Aspirábamos a un Estado proveedor de servicios y acabamos con unos servicios dependientes de la beneficiencia no comprometida de unas almas generosas. Luchábamos por una justicia que amparara derechos para combatir desigualdades y nos conformamos con una caridad insuficiente que sirve para tranquilizar conciencias de unos cuantos solidarios. Pretendíamos sociedades que brindaran oportunidades a los desfavorecidos y nos impusieron, con nuestro consentimiento, un mercado que pone precio a cualquier necesidad humana. Y eso es lo que hemos logrado.
Permitimos que la educación y la salud, requisitos básicos
que posibilitan el desarrollo de las personas, no fuesen asegurados gracias a
la aportación de todos, mediante una política fiscal progresiva, sino que pasaran
a depender de las posibilidades de cada cual, y condenamos a quienes no podían
costeárselos a la exclusión social y el fracaso individual.

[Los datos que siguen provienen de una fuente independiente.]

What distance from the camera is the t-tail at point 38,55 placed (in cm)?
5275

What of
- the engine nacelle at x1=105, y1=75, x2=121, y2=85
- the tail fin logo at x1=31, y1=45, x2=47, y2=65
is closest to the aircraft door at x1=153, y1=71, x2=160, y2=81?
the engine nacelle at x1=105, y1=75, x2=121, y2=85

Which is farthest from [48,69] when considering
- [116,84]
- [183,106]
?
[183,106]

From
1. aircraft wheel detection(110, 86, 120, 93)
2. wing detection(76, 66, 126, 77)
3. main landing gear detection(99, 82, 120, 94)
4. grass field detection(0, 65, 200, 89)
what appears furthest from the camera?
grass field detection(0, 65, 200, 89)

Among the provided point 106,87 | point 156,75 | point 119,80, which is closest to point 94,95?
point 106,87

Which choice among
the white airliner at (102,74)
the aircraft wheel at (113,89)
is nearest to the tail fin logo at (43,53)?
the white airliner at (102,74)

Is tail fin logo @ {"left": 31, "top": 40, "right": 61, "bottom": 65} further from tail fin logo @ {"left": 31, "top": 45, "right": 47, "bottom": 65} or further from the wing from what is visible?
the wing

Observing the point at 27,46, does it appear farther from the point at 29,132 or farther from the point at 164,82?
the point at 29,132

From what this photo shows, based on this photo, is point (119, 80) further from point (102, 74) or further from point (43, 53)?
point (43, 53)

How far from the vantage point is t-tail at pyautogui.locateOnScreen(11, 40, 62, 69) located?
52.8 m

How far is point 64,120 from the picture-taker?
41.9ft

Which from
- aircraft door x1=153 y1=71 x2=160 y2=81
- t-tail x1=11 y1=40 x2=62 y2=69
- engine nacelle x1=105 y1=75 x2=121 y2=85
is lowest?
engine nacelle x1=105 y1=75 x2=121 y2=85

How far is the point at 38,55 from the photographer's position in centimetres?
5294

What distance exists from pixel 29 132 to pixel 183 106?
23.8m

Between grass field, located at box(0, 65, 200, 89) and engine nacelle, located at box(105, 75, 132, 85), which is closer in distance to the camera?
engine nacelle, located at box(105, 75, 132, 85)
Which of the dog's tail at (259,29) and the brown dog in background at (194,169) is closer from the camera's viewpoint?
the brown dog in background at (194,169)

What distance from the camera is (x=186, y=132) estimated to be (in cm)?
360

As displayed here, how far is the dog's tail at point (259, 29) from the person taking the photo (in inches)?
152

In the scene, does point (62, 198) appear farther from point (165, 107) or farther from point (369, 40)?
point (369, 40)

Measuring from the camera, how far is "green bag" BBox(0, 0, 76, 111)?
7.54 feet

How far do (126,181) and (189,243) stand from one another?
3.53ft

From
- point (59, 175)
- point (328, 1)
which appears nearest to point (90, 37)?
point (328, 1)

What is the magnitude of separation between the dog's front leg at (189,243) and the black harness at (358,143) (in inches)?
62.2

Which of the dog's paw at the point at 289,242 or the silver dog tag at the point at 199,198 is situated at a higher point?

Callamos frente al abandono de los frágiles y dependientes,
a los que atendíamos en justa correspondencia a la contribución que ellos y los
suyos hacían al bien común, y trasladamos su cuidado a unas familias incapaces
de proporcionárselo o a empresas que priorizan la rentabilidad a las
prestaciones.
Sucumbimos a las voces interesadas que amenazaban con la
insostenibilidad de un sistema en el que prevalecía la dignidad del hombre y lo
transformamos en colectividades sometidas los únicos dictados del negocio. Incluso las pensiones de
quienes agotaron su vitalidad física o intelectual al servicio de los demás y
aportaron parte de sus recursos a financiarlas, las dejamos ahora sin la
garantía que la organización social les brindaba de recibirlas. Transigimos que
sea una contabilidad mercantil, que penaliza índices de supervivencia, la que
calcule su importe y determine los años de cotización para poder morir con ese
derecho.
En esta ceguera que nos paraliza ante el desmantelamiento de
todo aquello que nos unía en cohesión solidaria, finalmente truncamos también los
sueños de la juventud por alcanzar una emancipación que los proyecte hacia el
futuro. Se lo negamos egoístamente al obstaculizar su acceso a una formación
superior, haciéndola descansar -como en todo lo que hemos consentido- en la limosna
en lugar de la justicia.
Así, aceptamos que la Universidad tenga que recurrir a donaciones
filantrópicas para conseguir recursos que financien a los estudiantes, a quienes
restringimos el derecho a becas. Esta actitud pordiosera es la consecuencia
inmediata de una sociedad en la que cada valor va precedido de un precio.
Nuestras renuncias desembocan en la injusticia y la desigualdad. Y en vez de un
Estado provisor de servicios públicos, retornamos a sociedades feudales que
confían en algún noble que se compadezca de la suerte de los desafortunados. Y
del Estado de Bienestar, que hasta ayer procuraba socorro al conjunto social,
retrocedemos, previo rechazo a una equidad redistributiva, a un epígono de
sociedad estamental que desprecia los valores humanos para sustituirlos por
tasaciones mercantiles.
Y toda esta vuelta al pasado más miserable del hombre, que rompe
el contrato social que nos reconocía como ciudadanos, lo toleramos porque unos cuantos, muy
poderosos en la economía y la política (es lo mismo), siguen empeñados en ganar dinero con nuestras necesidades básicas ("externalizar" o privatizar servicios lo llaman en jerga neoliberal) y nos atemorizan con esa lógica
capitalista de la “sostenibilidad” necesariamente rentable, rentable a su
cuenta de resultados, naturalmente. No
admiten más modelo social que el modelo mercantilista que blinda sus
privilegios. Y no están dispuestos a aceptar que entre todos sufraguen, de acuerdo a sus posibilidades, las necesidades de los que conviven juntos
formando una sociedad. Así nos empujan a renunciar de nuestras conquistas y a
conformarnos con limosnas. Incluso para estudiar, enfermar o morir.